Madeira - history & location
The Portuguese island of Madeira is located in the Atlantic Ocean, about 600 km west of Morocco and about 1,000 km southwest of Lisbon. The island was discovered in the early 1400's by Captain João Gonçalves (popularly known as Zarco meaning "squint"). The island was covered with dense forests, which is why Zarco came up with the name Madeira, which is Portuguese for wood. The story goes that in order to purify the island for settlements, he started a fire. Whether coincidental or intended, the fire smoldered for seven years, producing massive amounts of potassium, which mixed with the volcanic soil, creating the ideal soil for vines. The first vines were planted shortly after. To this day, and despite the fact that due to the mountainous nature of the soil, all vineyards are very small and difficult to access, viticulture is still one of the main activities on the island. Today Madeira's soil consists mainly of basalt and is rich in magnesium, sulfur, iron, and aluminum. However, the soil does not contain lime. This type of soil blocks phosphorus and potassium. Due to this combination, the grapes have a fairly high acidity.
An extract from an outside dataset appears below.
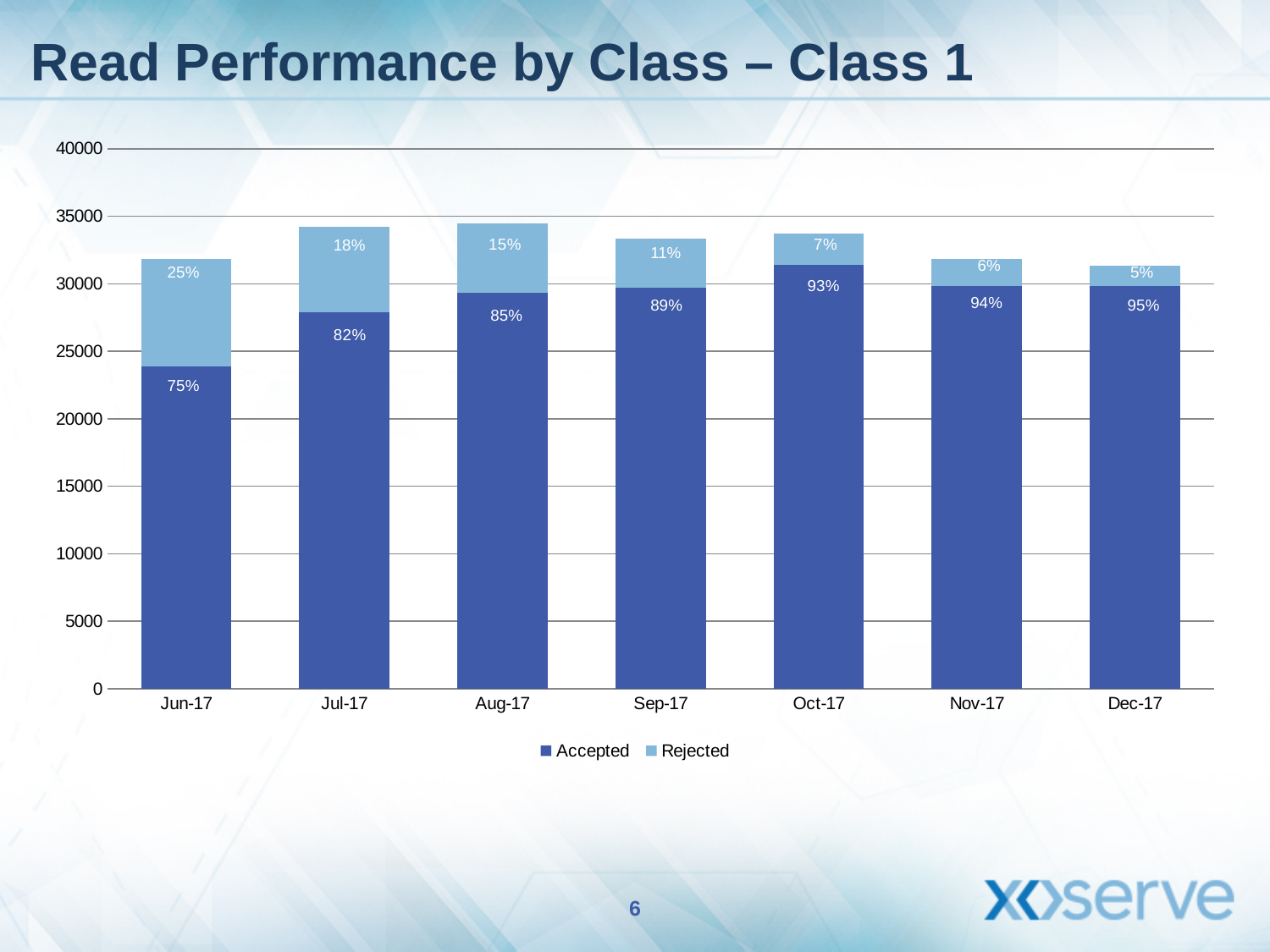
What type of chart is shown on the slide? Stacked bar chart Do the Accepted percentage labels rise or fall from Jun-17 to Dec-17? Rise What is the Rejected percentage label for Aug-17? 15% Which month has the lowest Rejected percentage label? Dec-17 How many series does the legend list? 2 What is the Accepted percentage label for Jun-17? 75% Is the value of the Accepted segment for Jun-17 greater or less than 20000? greater Which month has the highest Accepted percentage label? Dec-17 What is the Accepted percentage label for Oct-17? 93% What is the difference between the Rejected percentage labels for Jun-17 and Jul-17? 7% Which is larger, the Accepted percentage label for Sep-17 or for Nov-17? Nov-17 How many months are shown on the x axis? 7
There are 3 main wine-growing areas in Madeira: Câmara de Lobos (on the south coast), São Vincente and Santana (on the north coast). The wineries in Madeira do not own land but buy their grapes from winegrowers, who usually also grow other agricultural products. The only exception to this is winery Henriques & Henriques, which owns about 10 hectares of vines. An average winegrower owns less than half a hectare of wine-growing land, he brings about 1500 kg of grapes to the producer at harvest time. But there are also wine growers who only bring 60 kg of grapes. Very early, the picked grapes were brought to the press house in “borracho”, these are goat skins of 45-50 liters. The yield of a vineyard was then also expressed in numbers of goat skins. The best grape varieties in Madeira are: terrantez, verdelho, bual, tinta negra, malvasia and sercial.
Madeira wine is a fortified, long-lasting wine. The wine is made by aging with heat and oxygen. The simpler (and cheaper) Madeira's are already on the market after 3 years, but the most beautiful Madeira's only after 10 years or more. The wines are characterized in particular by the balance of fresh acidity and soft sweetness and the beautiful complex aromas that have arisen through maturation. There are different styles depending on the grape, maturing time and the winery.
Madeira is quite mountainous, so the island has different climate zones. It is more rainy in the north and sunnier in the south. It often rains in Madeira, so the island is very green. The temperature is fairly constant throughout the year and usually does not drop below 10 degrees. On the other hand, it does not get very hot in summer.